In fairness, nobody would expect poverty to be cured before Oct. 21, 2019 — the tentative voting date for Prime Minister Justin Trudeau to earn another mandate. However, it would be nice to see a more tangible action being taken rather than boasting about existing programs and head-scratching over how to measure poverty.

The measure of poverty is important to co-ordinating resources and directing government spending. But where is the bigger economic strategy that goes beyond governments doling out cash? A plan that habitualizes government and personal debt will only serve to ensure the wealth and poverty-resistance of banks.

Housing strategies need to foster affordable private options. All levels of government can look at red tape reductions to cut building costs. Rules that try to protect tenants from the worst of landlords often has the unintended impact of lowering the rental market inventor. Governments and city planners can adjust zoning and property tax structures to nudge builders into creating more affordable homes for both buyers and renters. We don’t need more McMansions for well-off professionals (in both the private and public sector) to have 4,000 square feet of tile and a hot tub.

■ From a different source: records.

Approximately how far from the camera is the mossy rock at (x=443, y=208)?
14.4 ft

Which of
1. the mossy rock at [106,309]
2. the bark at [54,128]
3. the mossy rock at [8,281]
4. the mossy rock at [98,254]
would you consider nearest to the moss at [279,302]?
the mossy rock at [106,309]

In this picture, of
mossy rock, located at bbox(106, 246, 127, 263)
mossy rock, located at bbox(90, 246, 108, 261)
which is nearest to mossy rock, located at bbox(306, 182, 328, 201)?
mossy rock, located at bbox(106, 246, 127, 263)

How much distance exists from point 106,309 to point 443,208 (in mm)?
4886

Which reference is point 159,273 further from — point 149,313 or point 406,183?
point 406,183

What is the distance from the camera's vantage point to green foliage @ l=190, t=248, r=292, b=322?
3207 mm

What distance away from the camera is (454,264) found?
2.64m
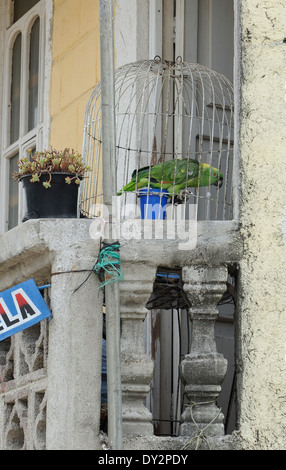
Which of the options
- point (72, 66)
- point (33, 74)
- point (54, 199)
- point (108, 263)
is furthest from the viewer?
point (33, 74)

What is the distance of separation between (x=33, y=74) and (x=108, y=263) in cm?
364

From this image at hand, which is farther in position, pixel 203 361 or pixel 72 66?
pixel 72 66

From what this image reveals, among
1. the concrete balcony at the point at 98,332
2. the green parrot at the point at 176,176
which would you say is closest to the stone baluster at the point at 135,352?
the concrete balcony at the point at 98,332

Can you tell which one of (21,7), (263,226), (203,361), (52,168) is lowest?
(203,361)

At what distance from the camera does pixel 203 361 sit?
13.9 ft

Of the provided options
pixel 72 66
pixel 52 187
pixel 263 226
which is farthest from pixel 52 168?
pixel 72 66

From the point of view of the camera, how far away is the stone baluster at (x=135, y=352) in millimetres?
4199

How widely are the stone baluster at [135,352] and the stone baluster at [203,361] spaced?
0.15 m

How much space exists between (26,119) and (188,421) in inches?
146

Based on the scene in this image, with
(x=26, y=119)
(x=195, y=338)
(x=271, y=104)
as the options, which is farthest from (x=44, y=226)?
(x=26, y=119)

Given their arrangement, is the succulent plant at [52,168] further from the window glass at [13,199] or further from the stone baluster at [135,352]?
the window glass at [13,199]

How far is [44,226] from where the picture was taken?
4.29m

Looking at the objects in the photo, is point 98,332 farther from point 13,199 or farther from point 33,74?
point 33,74

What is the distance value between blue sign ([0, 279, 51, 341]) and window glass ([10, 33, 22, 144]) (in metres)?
3.41
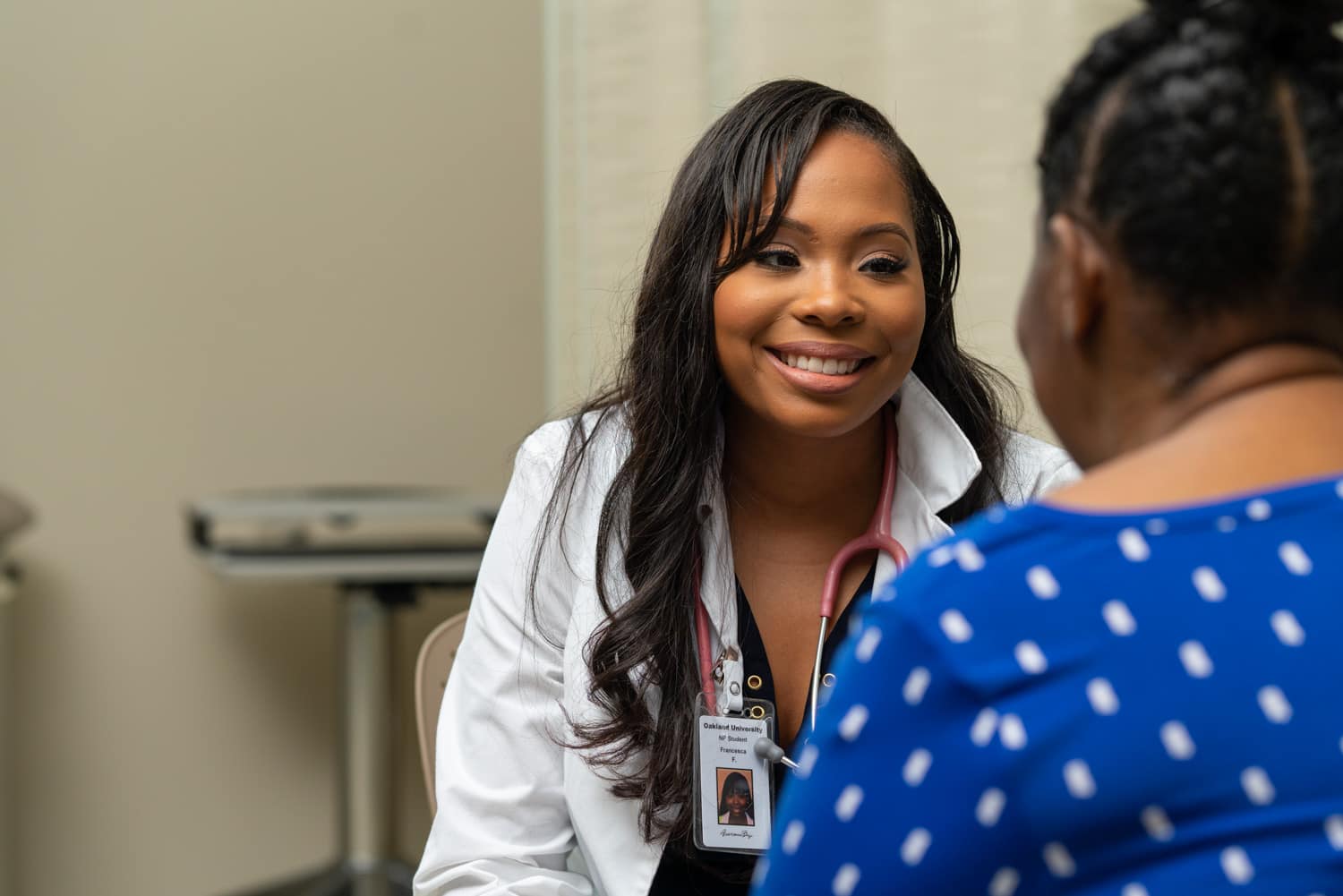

Food strategies also need to recognize the role of the private sector and competitive markets. Trade wars have brought up the subject of Canada’s supply management system. It’s worth scrutinizing the systems to ensure it serves its purpose of providing adequate affordable supply to consumers and not just cartel status for producers.

Education is probably the most powerful weapon you can give an individual to let them pull themselves out of strategy. Credit where credit is due: the federal government’s student work placements program is helping aspiring tradespeople to earn while they learn skills that have a growing demand. This is a great example of strategic thinking that links needs of workers and employers for the betterment of all.

The coming federal election could give us reason to cynically dismiss government aspirations for poverty reduction as posturing. Rhetoric and cynicism aside, the federal plan opens up the conversation about the need and many options available to fight poverty. This conversation should challenge all federal parties and all voters to engage in thorough consideration, conversation and action on the subject.